House of Representatives

Education Legislation Amendment (2019 Measures No. 1) Bill 2019

Explanatory Memorandum

(Circulated by the authority of the Minister for Education, the Honourable Dan Tehan MP)

Schedule 3 - Other amendments

Summary

Transforming the Collection of Student Information (TCSI)

Australian higher education providers and vocational education and training providers (education providers) currently supply a broad range of data to the Department of Education ( Education ) and the Department of Employment, Skills, Small and Family Business ( Employment ) to enable the Commonwealth to administer HESA and the VSL Act. This data is managed under section 19-70 and Part 5-4 of HESA, clauses 23 and 24 and Division 14 of Schedule 1A to HESA, and sections 53 and 54 and Part 9 of the VSL Act.

Education providers also supply data to the Department of Human Services ( Human Services ). Human Services uses the data to determine the ongoing eligibility of students for income support payments, such as Youth Allowance (student), Austudy and ABSTUDY.

There is some duplication in data supplied by education providers to Education, Employment and Human Services. The Government has agreed to rationalise the reporting requirements so that education providers report student data once through one mechanism and this data is then accessed by Education, Employment and Human Services as needed for the purposes of administering the laws and programs for which they are responsible.

The legal consequence of the process by which an education provider satisfies its reporting requirements under the social security law, HESA and the VSL Act by providing the information once into a central data repository, is that much of the same information becomes subject to multiple information management and protection regimes under those laws. There is therefore a need to ensure that the use and disclosure of the information in that central data repository is authorised by those laws for the various intended uses.

In relation to information collected under or for the purposes of the social security law - so-called "protected information" - the intention is to utilise the existing mechanisms in the social security law to authorise Education and Employment to use and disclose that information for purposes relating to the administration of HESA and the VSL Act - see, for example, subparagraph 208(1)(b)(i) of the Social Security (Administration) Act 1999 and subparagraph 343(1)(b)(i) of the Student Assistance Act 1973.

However, the current information protection provisions in HESA and the VSL Act do not permit the use and disclosure of personal information collected under or for the purposes of those Acts to be disclosed to, and used by, Human Services for the purposes of administering the social security law or developing or implementing related welfare policy.

Other minor information reporting amendments

The VSL Act contains provisions that make it an offence to disclose VET information in certain circumstances (sections 99 and 100). Those provisions also outline circumstances where the offence will not apply, including where the disclosure is authorised by an enactment of the Commonwealth, a State or a Territory. As a matter of best practice, Education and Employment will often seek the individual's consent prior to any use or disclosure of that individual's information. The offence provisions need to be amended to recognise the capacity for an individual to provide consent for the use or disclosure of their information.

**WHAT YOU WILL DO**
1. According to the explanatory memorandum, which income support payments does Human Services use education provider data to check student eligibility for?
2. Quote everything in the explanatory memorandum from "Schedule 3 - Other" down to "Austudy and ABSTUDY.".
The items that follow the memorandum come from a separate source.

Data drawn from a collection:

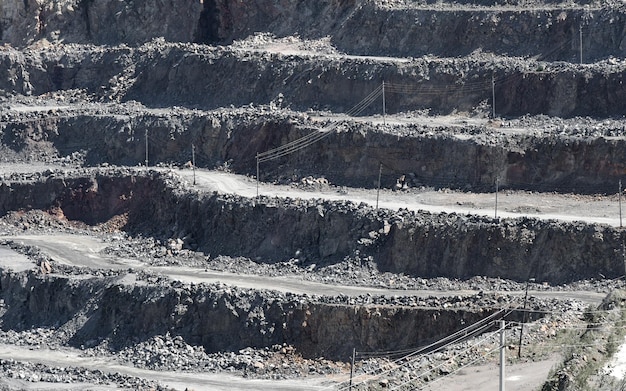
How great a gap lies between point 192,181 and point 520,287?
62.2ft

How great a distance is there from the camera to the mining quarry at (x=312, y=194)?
5138 centimetres

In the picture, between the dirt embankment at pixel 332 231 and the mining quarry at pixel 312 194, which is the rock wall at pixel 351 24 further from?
the dirt embankment at pixel 332 231

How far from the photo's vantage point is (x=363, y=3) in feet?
245

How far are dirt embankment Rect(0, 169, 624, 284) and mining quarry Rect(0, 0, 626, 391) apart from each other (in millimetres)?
103

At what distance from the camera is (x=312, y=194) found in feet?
209

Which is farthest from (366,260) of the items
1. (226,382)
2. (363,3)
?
(363,3)

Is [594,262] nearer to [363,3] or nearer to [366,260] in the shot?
[366,260]

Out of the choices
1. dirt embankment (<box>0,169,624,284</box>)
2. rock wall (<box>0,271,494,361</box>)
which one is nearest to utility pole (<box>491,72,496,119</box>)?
dirt embankment (<box>0,169,624,284</box>)

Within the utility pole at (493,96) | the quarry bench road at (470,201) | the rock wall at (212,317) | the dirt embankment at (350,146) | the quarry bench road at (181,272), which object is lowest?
the rock wall at (212,317)

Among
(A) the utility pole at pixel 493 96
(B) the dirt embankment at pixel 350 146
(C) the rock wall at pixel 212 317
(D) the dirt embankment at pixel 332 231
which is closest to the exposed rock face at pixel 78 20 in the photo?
(B) the dirt embankment at pixel 350 146

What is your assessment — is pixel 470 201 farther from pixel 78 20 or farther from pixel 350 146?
pixel 78 20

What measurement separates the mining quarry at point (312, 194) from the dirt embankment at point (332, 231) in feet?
0.34

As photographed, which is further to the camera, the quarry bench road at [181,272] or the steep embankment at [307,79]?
the steep embankment at [307,79]

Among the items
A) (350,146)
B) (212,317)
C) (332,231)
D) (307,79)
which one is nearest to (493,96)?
(350,146)
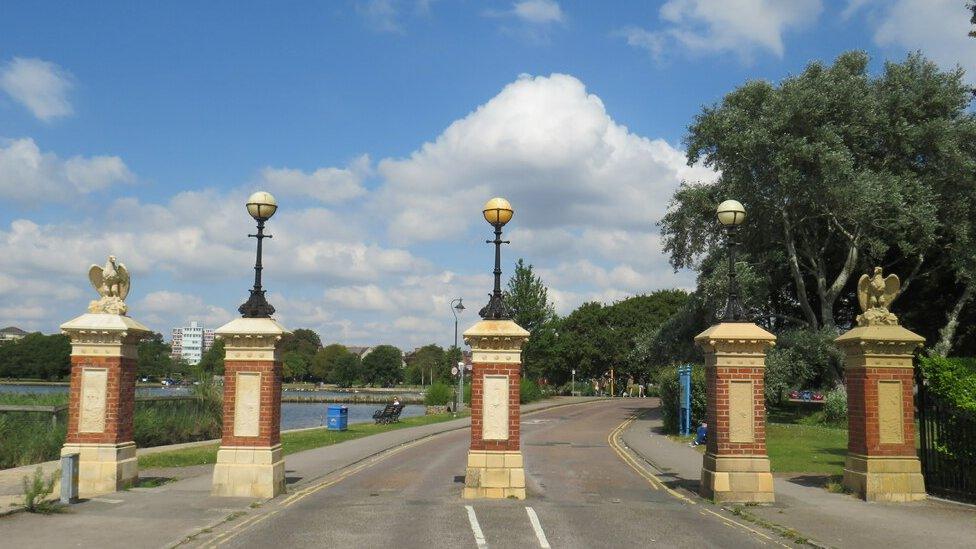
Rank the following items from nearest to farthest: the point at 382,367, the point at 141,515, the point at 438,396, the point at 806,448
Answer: the point at 141,515
the point at 806,448
the point at 438,396
the point at 382,367

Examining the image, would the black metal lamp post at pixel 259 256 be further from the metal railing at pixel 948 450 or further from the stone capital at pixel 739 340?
the metal railing at pixel 948 450

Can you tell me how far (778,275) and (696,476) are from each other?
23.2 meters

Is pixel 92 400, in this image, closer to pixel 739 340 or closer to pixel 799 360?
pixel 739 340

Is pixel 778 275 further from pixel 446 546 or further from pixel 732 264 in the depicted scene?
pixel 446 546

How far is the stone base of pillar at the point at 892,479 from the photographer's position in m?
13.0

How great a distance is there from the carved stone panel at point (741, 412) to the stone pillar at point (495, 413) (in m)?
3.62

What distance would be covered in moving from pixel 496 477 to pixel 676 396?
1789 centimetres

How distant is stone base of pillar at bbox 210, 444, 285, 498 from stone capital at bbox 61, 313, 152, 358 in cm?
270

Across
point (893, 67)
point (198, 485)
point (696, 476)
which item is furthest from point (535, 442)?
point (893, 67)

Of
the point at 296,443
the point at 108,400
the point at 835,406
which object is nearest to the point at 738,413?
the point at 108,400

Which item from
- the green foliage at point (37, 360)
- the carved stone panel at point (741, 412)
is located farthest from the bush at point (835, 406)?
the green foliage at point (37, 360)

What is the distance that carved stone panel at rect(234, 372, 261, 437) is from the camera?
527 inches

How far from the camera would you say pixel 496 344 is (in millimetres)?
13117

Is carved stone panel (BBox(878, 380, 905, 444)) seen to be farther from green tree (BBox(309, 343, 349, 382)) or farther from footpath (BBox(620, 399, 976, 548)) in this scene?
green tree (BBox(309, 343, 349, 382))
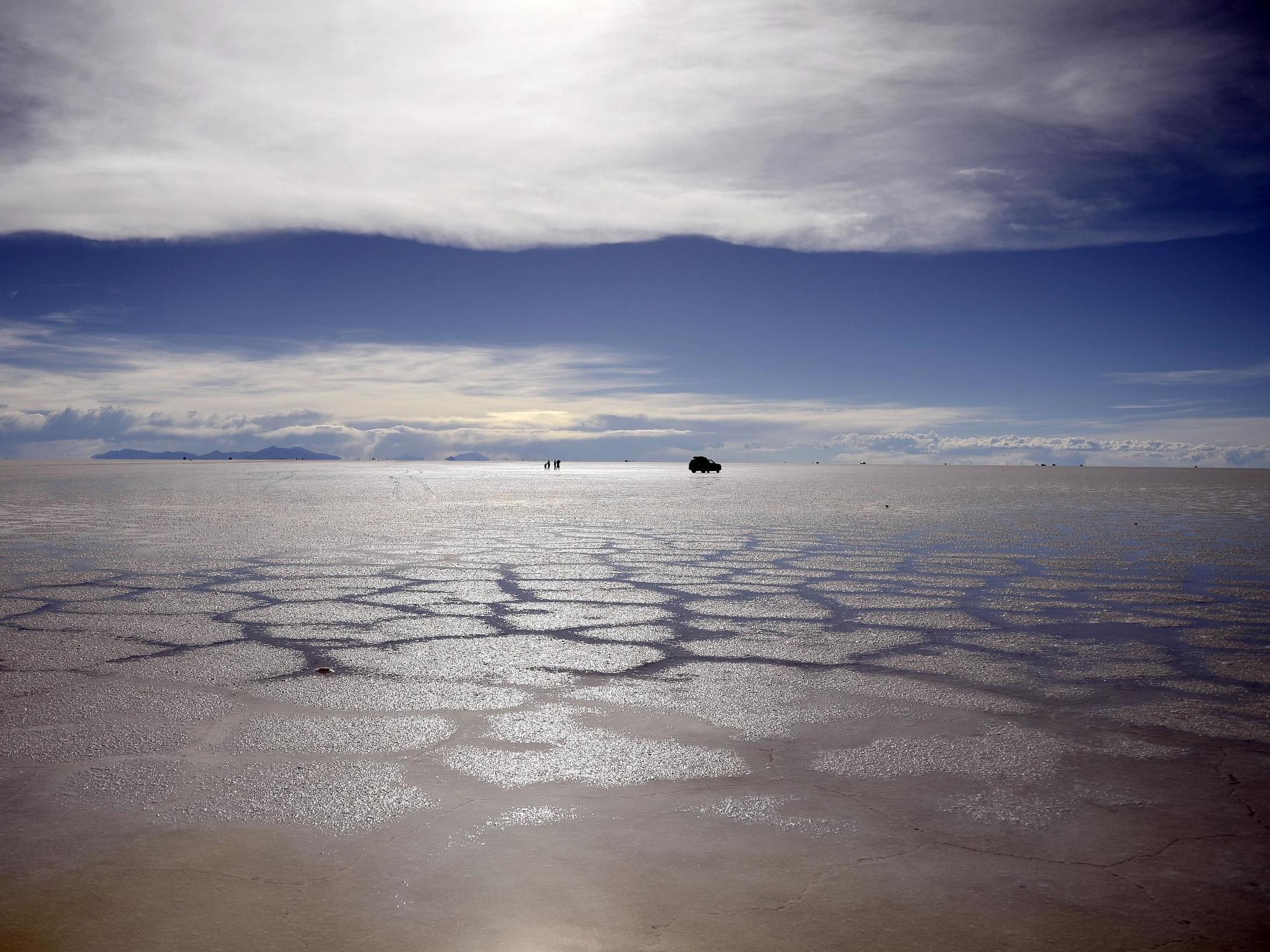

**ANSWERS TO THE PROBLEMS**
1. Youth Allowance (student), Austudy and ABSTUDY.

2.
Schedule 3 - Other amendments

Summary

Transforming the Collection of Student Information (TCSI)

Australian higher education providers and vocational education and training providers (education providers) currently supply a broad range of data to the Department of Education ( Education ) and the Department of Employment, Skills, Small and Family Business ( Employment ) to enable the Commonwealth to administer HESA and the VSL Act. This data is managed under section 19-70 and Part 5-4 of HESA, clauses 23 and 24 and Division 14 of Schedule 1A to HESA, and sections 53 and 54 and Part 9 of the VSL Act.

Education providers also supply data to the Department of Human Services ( Human Services ). Human Services uses the data to determine the ongoing eligibility of students for income support payments, such as Youth Allowance (student), Austudy and ABSTUDY.